(Document passage Opens)

Matthew Flinders was born in Donington, Lincolnshire,…
January 1798 CE
Matthew Flinders was born in Donington, Lincolnshire, England, the son of Matthew Flinders, a surgeon, and his wife Susannah, née Ward.
He had joined the Royal Navy in 1789 at the age of fifteen.
Initially serving on HMS Alert, he had transferred to HMS Scipio, and in July 1790 had been made midshipman on HMS Bellerophon under Captain Pasley.
By Pasley's recommendation, he joined Captain Bligh's expedition on HMS Providence, transporting breadfruit from Tahiti to Jamaica.
Flinders' first trip to Port Jackson had been in 1795 as a midshipman aboard HMS Reliance, carrying the newly appointed Governor of New South Wales, Captain John Hunter.
He had quickly established himself on this voyage has a fine navigator and cartographer, and had become friends with the ship's surgeon, George Bass.
Bass and Flinders, not long after their arrival in Port Jackson, had made two expeditions in small open boats, both named Tom Thumb: the first to Botany Bay and Georges River; the second, in a larger Tom Thumb, south from Port Jackson to Lake Illawarra.

(Document passage Closes)
(Data for review Opens)

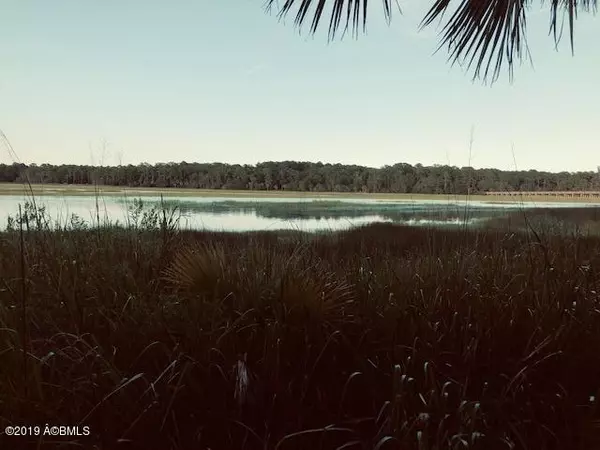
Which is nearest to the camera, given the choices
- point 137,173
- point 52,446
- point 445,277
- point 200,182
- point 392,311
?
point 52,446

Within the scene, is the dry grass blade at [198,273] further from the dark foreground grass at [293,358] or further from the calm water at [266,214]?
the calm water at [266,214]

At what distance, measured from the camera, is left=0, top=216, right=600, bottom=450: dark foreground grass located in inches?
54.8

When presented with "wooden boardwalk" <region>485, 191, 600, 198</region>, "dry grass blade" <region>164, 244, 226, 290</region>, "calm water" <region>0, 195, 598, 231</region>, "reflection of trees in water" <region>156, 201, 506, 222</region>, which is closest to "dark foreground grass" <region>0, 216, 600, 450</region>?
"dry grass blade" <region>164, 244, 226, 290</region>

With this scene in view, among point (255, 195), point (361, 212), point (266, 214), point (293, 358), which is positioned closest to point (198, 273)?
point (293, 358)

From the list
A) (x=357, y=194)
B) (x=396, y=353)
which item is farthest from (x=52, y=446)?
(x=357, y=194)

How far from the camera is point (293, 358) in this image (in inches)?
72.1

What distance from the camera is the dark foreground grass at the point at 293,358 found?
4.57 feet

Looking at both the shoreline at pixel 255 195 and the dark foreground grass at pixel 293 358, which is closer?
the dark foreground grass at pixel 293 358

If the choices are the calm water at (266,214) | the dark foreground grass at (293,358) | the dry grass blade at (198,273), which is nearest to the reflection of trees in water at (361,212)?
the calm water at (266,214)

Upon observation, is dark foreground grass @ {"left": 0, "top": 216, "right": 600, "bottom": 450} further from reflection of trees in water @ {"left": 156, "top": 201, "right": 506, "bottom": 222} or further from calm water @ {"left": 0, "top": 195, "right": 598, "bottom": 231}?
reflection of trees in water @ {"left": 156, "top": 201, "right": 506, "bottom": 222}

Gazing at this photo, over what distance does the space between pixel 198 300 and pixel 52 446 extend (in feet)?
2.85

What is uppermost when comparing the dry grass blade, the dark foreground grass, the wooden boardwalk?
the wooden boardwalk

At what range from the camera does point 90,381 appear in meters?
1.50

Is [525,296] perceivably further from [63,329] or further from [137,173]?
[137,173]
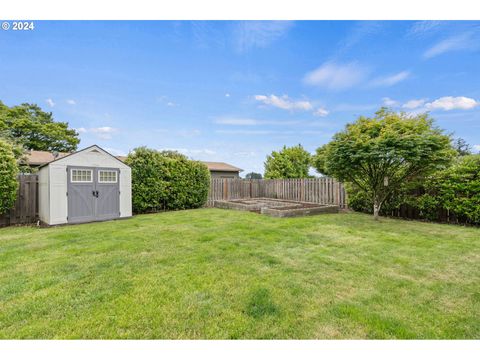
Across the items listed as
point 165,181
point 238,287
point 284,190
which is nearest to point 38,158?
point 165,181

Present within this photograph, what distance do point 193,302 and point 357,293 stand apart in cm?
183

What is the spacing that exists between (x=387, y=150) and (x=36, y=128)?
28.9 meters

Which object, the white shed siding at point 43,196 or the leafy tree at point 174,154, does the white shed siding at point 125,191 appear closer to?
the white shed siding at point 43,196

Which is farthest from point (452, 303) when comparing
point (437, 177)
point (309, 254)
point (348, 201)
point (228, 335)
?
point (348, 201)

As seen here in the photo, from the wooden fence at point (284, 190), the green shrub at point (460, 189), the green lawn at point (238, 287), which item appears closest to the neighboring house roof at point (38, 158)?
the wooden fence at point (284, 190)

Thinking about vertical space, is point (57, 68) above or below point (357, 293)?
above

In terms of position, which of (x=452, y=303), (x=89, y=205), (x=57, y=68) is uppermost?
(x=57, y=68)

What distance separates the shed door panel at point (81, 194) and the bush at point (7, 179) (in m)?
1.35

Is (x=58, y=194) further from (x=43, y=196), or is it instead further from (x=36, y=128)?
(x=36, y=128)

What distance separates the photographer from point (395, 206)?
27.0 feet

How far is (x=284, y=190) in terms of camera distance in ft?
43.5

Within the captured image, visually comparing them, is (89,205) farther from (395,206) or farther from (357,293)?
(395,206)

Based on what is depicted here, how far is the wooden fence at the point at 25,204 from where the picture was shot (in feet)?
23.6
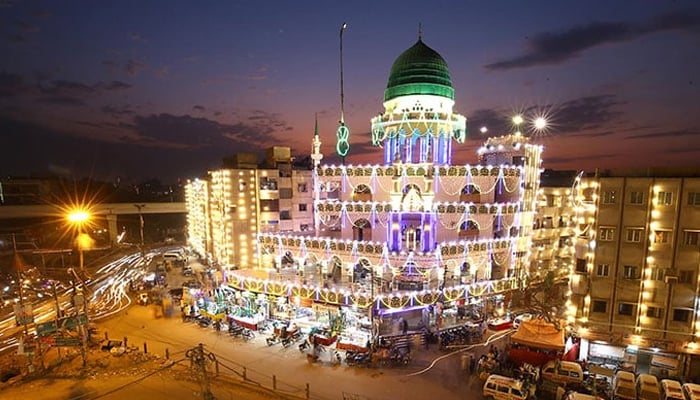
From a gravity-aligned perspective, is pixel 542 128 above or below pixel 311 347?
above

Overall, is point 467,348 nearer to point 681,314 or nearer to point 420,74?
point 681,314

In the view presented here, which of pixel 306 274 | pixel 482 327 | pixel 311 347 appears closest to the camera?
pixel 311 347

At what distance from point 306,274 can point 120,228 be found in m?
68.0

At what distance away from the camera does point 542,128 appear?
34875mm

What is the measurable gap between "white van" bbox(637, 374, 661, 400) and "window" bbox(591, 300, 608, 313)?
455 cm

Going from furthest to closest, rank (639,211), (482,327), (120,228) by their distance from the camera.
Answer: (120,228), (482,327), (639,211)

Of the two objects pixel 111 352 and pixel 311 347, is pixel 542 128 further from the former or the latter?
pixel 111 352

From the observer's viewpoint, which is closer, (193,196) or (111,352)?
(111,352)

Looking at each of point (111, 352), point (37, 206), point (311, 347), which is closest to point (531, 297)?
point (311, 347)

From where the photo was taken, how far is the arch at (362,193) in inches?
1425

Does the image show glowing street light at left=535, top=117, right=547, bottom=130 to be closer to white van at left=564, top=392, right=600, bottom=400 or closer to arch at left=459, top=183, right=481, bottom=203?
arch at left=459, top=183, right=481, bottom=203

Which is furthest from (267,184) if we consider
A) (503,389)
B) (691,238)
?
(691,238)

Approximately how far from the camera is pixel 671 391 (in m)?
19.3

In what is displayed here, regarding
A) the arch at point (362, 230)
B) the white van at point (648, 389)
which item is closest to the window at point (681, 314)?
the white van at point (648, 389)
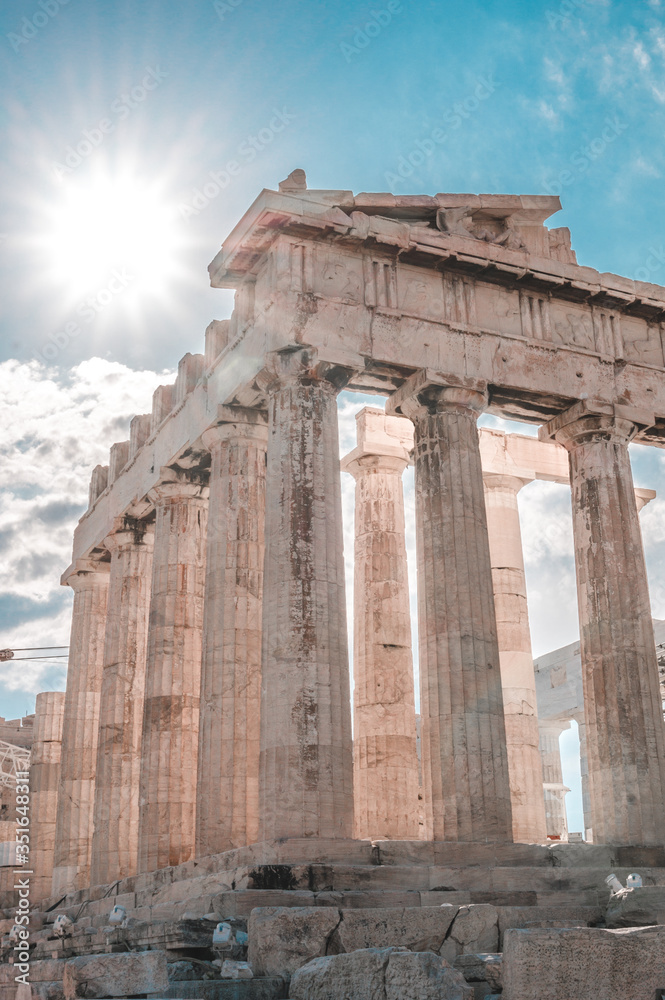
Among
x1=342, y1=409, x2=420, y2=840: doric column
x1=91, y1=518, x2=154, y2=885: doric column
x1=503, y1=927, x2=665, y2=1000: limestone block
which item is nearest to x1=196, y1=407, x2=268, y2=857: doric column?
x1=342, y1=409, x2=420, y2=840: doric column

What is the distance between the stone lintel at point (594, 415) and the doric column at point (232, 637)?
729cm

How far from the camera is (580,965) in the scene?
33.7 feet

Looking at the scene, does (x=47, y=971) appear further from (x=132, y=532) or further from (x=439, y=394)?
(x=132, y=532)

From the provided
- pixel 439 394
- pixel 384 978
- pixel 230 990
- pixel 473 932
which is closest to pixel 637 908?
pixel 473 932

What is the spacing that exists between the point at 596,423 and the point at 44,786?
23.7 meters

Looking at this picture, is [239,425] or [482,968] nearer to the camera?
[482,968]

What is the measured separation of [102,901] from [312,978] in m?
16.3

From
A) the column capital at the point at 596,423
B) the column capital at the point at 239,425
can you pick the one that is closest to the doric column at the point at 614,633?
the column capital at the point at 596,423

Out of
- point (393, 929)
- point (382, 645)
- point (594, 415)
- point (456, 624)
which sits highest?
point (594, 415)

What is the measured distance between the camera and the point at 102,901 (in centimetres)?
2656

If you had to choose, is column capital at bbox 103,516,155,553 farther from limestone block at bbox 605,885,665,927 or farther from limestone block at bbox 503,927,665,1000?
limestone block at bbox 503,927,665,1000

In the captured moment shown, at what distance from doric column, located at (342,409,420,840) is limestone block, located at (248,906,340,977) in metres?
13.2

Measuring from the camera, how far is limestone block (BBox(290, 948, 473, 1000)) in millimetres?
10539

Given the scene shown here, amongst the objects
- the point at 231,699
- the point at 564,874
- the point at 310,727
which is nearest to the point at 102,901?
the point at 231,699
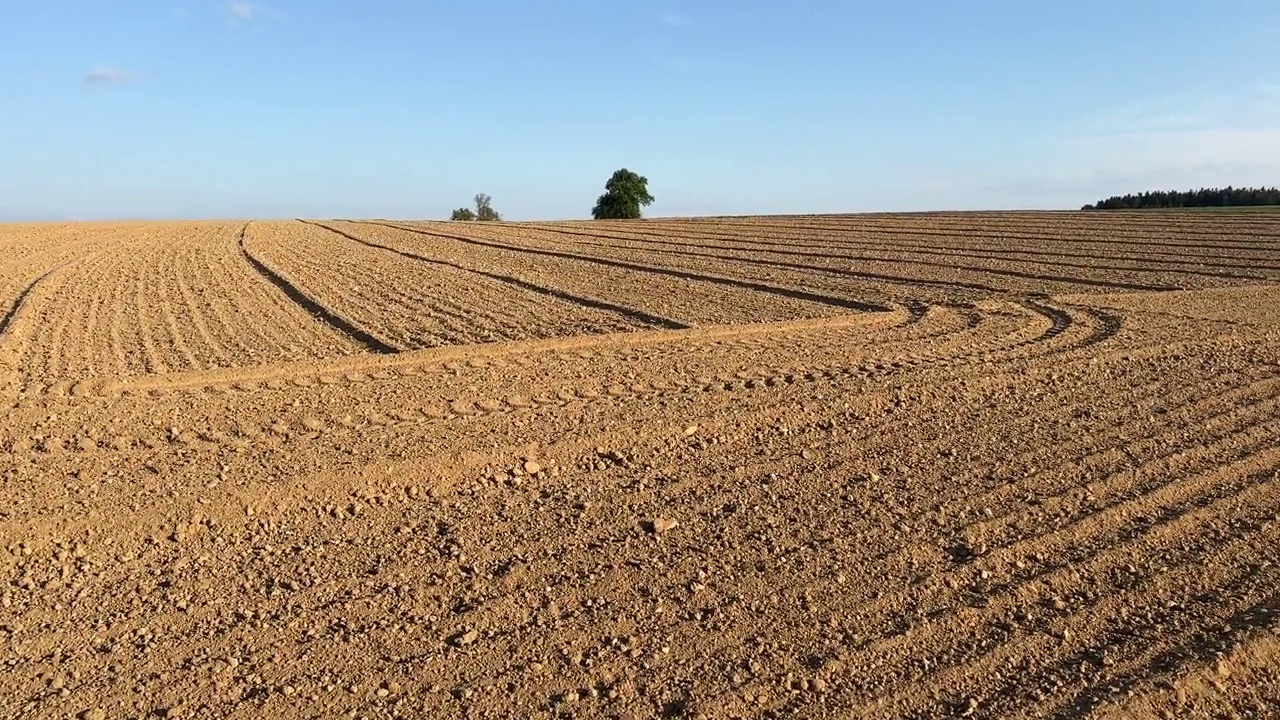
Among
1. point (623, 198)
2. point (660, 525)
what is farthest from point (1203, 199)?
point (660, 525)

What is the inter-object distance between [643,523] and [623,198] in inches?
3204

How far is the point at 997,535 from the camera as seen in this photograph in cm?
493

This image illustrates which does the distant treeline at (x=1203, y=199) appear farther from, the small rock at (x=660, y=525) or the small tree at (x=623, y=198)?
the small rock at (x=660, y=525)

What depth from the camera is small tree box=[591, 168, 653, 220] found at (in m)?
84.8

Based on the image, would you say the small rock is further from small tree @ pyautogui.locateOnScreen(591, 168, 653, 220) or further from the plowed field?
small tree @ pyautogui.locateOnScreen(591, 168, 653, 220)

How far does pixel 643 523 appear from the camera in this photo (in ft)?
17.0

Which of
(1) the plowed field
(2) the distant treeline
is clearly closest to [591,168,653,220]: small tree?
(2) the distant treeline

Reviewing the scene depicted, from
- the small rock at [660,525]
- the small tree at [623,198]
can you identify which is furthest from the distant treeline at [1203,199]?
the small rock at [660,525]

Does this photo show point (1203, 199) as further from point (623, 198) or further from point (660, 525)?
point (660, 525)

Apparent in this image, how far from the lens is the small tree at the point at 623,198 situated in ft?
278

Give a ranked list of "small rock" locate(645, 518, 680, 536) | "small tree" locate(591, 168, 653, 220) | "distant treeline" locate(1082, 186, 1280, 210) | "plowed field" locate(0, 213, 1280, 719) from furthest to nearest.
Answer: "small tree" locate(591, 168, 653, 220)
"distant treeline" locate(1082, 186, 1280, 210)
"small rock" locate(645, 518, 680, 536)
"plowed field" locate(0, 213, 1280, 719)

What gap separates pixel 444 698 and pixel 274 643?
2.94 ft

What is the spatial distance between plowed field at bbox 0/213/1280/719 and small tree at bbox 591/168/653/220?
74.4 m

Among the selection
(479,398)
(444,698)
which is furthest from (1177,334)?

(Data for review Closes)

_Exercise directions_.
Answer these questions from the passage on Matthew Flinders:
1. In what year and at what age did Flinders join the Royal Navy?
2. On whose recommendation did he join Captain Bligh's expedition on HMS Providence?
3. What name did the small open boats that Bass and Flinders used share?

_Answer to this task_.
1. In 1789, at the age of fifteen.
2. Captain Pasley's.
3. Tom Thumb.